◆ **Problem**: An exact restatement of the data is required, with the images omitted.

◆ **Source data**:
++++++++++
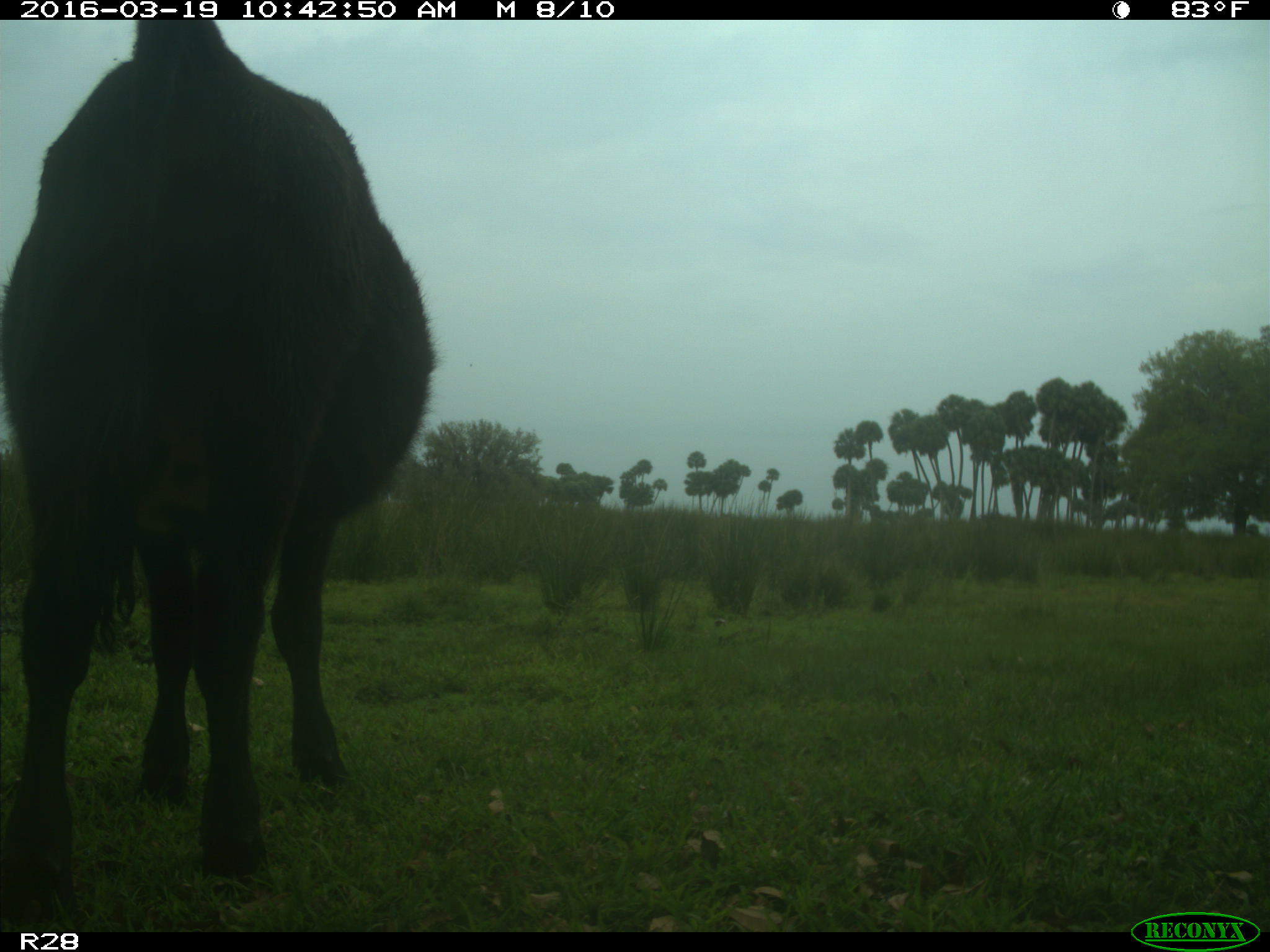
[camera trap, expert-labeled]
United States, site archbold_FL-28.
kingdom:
++++++++++
◆ **Task result**:
[camera trap, expert-labeled]
United States, site archbold_FL-28.
kingdom:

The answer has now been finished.